# Work to complete
Convert the listing below into a JSON list of strings, with one string for each line, skipping blank lines and leaving out the pictures.

# The input
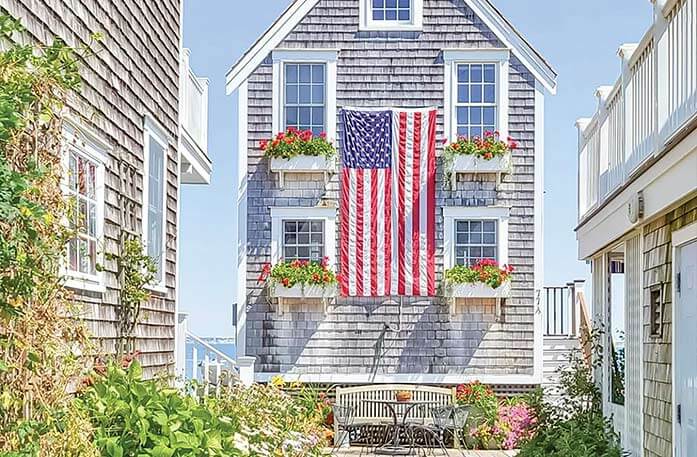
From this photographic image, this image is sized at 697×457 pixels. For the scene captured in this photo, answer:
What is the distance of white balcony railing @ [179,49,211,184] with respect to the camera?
40.9 ft

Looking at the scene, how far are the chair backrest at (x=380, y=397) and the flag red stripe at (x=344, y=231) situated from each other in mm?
1498

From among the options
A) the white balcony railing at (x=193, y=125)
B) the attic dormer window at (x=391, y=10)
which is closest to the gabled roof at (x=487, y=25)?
the attic dormer window at (x=391, y=10)

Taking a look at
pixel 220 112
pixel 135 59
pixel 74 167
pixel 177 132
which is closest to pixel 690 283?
pixel 74 167

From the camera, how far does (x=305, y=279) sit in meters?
17.7

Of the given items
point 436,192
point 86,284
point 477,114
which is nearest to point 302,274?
point 436,192

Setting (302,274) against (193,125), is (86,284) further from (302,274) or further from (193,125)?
(302,274)

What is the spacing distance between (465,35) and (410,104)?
1.36 m

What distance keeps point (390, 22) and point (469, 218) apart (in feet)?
10.8

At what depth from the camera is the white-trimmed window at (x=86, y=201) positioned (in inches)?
303

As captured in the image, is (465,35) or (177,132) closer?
(177,132)

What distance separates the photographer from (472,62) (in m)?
18.1

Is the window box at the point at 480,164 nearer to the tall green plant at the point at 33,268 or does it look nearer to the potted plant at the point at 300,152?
the potted plant at the point at 300,152

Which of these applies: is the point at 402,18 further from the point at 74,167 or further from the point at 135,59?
the point at 74,167

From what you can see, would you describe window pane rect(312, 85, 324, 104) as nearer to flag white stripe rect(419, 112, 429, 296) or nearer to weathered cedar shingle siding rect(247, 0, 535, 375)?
weathered cedar shingle siding rect(247, 0, 535, 375)
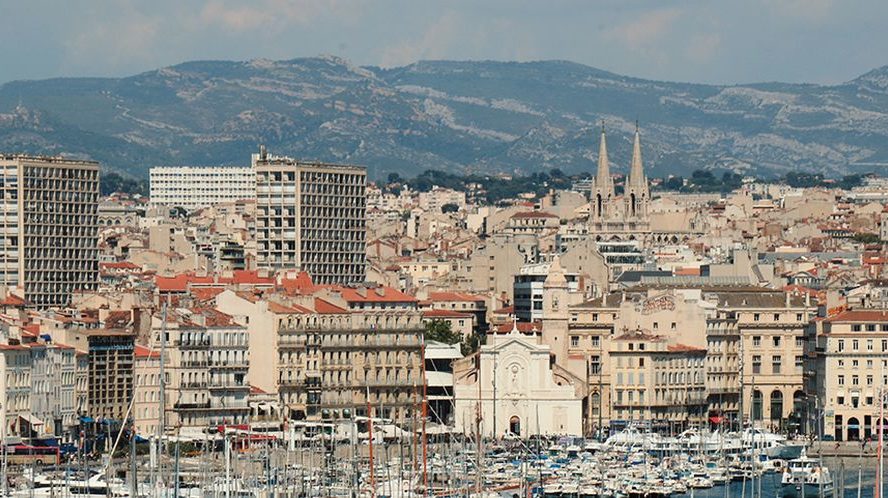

# Task output
[
  "From this photographic image, this image is sized at 697×457 pixels. For the scene captured in this photo, answer:",
  "What is the distance of white balcony railing @ [179,49,211,184] with respect to the camera?",
  "40.9 ft",
  "Looking at the scene, how far are the chair backrest at (x=380, y=397) and the flag red stripe at (x=344, y=231) situated from each other in mm?",
  "1498",
  "From among the options",
  "A) the white balcony railing at (x=193, y=125)",
  "B) the attic dormer window at (x=391, y=10)",
  "which is closest to the gabled roof at (x=487, y=25)?",
  "the attic dormer window at (x=391, y=10)",
  "Taking a look at",
  "pixel 220 112",
  "pixel 135 59",
  "pixel 74 167",
  "pixel 177 132",
  "which is closest to pixel 690 283?",
  "pixel 74 167",
  "From the camera, how far does (x=305, y=279) sit in meters?",
  "17.7",
  "Of the given items",
  "point 436,192",
  "point 86,284",
  "point 477,114",
  "which is nearest to point 302,274?",
  "point 436,192",
  "Setting (302,274) against (193,125), is (86,284) further from (302,274) or further from (193,125)?",
  "(302,274)",
  "What is the spacing distance between (465,35) and (410,104)?",
  "1.36 m",
  "What distance keeps point (390, 22) and point (469, 218) apart (in feet)?",
  "10.8",
  "At what depth from the camera is the white-trimmed window at (x=86, y=201) positioned (in inches)?",
  "303",
  "As captured in the image, is (465,35) or (177,132) closer?",
  "(177,132)",
  "What distance separates the photographer from (472,62) (in m)?",
  "18.1",
  "Is the window box at the point at 480,164 nearer to the tall green plant at the point at 33,268 or does it look nearer to the potted plant at the point at 300,152?",
  "the potted plant at the point at 300,152",
  "Which of these applies: is the point at 402,18 further from the point at 74,167 or further from the point at 135,59?",
  "the point at 74,167",
  "From what you can see, would you describe window pane rect(312, 85, 324, 104) as nearer to flag white stripe rect(419, 112, 429, 296) or nearer to weathered cedar shingle siding rect(247, 0, 535, 375)?",
  "weathered cedar shingle siding rect(247, 0, 535, 375)"
]